◆ **EXCERPT TO READ**:
++++++++
Re: [mkgmap-dev] Patch to reduce memory usage by interning strings.

2011-10-20 Thread Steve Ratcliffe
On 20/10/11 19:57, Kristen Eisenberg wrote:
> On 31/03/10 14:56, Scott A Crosby wrote:
>  > I noticed that mkgmap does not intern any strings. In particular, this
>
> This is true. There is a pending patch that deals with excessive
> memory use in a slightly different way which is on the style-speed
> branch, with a pre-built one available at the bottom of the mkgmap
> download page.

That branch was merged to trunk quite some time ago.  There was also a
change to intern the string tag values.  So now there are no
duplicates in either the tag keys or values... Unless there is a new
bug?


..Steve
___
mkgmap-dev mailing list
mkgmap-dev@lists.mkgmap.org.uk
http://www.mkgmap.org.uk/mailman/listinfo/mkgmap-dev


Re: [mkgmap-dev] Patch to reduce memory usage by interning strings.

2010-04-02 Thread WanMil
Am 02.04.2010 06:16, schrieb Scott A Crosby:
> On Thu, 01 Apr 2010 12:10:22 +0100, Steve Ratcliffe  
> writes:
>
>> On 31/03/10 14:56, Scott A Crosby wrote:
>>> I noticed that mkgmap does not intern any strings. In particular, this
>>
>> This is true.  There is a pending patch that deals with excessive
>> memory use in a slightly different way which is on the style-speed
>> branch, with a pre-built one available at the bottom of the mkgmap
>> download page.
>
> I pulled it out of s...@1569.
>
>> I drops all tags that are not used by the current style and as an
>> extra feature it ensures that there is only copy of all the strings
>> on the key side.
>>
>> Could you try it out please. It may be worth also interning the values
>> but when I was looking at it there was much less benefit for the maps
>> I was looking at (but it might vary with the input).
>> I'd be happy to apply a patch that interned the values too if there
>> was a decent memory saving without a significant performance drop.
>
> The style-speed branch builds the tile in question within 1gb of ram
> using the default style. I suspect that that style isn't using the
> problematic tags. A different style that did use the tags would likely
> still blow up. This seems fragile.
++++++++
◆ **PROVIDED DATA**:
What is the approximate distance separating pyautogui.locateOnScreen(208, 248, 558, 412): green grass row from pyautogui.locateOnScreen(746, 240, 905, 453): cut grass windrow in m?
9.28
++++++++
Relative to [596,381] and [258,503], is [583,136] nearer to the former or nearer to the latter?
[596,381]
++++++++
◆ **PROMPT**:
Continue the mkgmap mailing-list thread about interning strings to cut memory use, starting right after its final sentence.

◆ **SOLVED PROBLEM**:
>
> I benchmarked the problematic tile on the style-speed branch with and
> without interning all keys and values in the Tag() constructor using
> ordinary String.intern(). The 18 character change implementing
> interning seems to increase performance by about a second, from 66 to
> 65 seconds.
>
> I'd say to go for it.
>
> Scott

Scott,

thanks for posting hard performance values! That's good news because it 
makes possible to use a simple intern() solution.

Before I read your post I compared some german tiles. The single 
threaded SVN r1625 took 328s with the default style. Using the intern() 
patch it took 335s. That seems to be an unsignificant change.
I am not able to post multithreaded comparisons because my geriatric CPU 
has one core only...

I also used the VisualGC plugin of JVisualVM to view the GC. The 
permanent space (where all the interned Strings are stored) did not 
exceed 11mb. So interning all Strings will probably not exceed the 
permanent space. However we might add a note to the README file that in 
some special cases it is necessary to increase the permanent size with 
-XX:MaxPermSize=128m (or more) to avoid OutOfMemoryExceptions.

WanMil

___
mkgmap-dev mailing list
mkgmap-dev@lists.mkgmap.org.uk
http://www.mkgmap.org.uk/mailman/listinfo/mkgmap-dev


Re: [mkgmap-dev] Patch to reduce memory usage by interning strings.

2010-04-01 Thread Scott A Crosby
On Thu, 01 Apr 2010 12:10:22 +0100, Steve Ratcliffe  
writes:

> On 31/03/10 14:56, Scott A Crosby wrote:
>> I noticed that mkgmap does not intern any strings. In particular, this
>
> This is true.  There is a pending patch that deals with excessive
> memory use in a slightly different way which is on the style-speed
> branch, with a pre-built one available at the bottom of the mkgmap
> download page.

I pulled it out of s...@1569.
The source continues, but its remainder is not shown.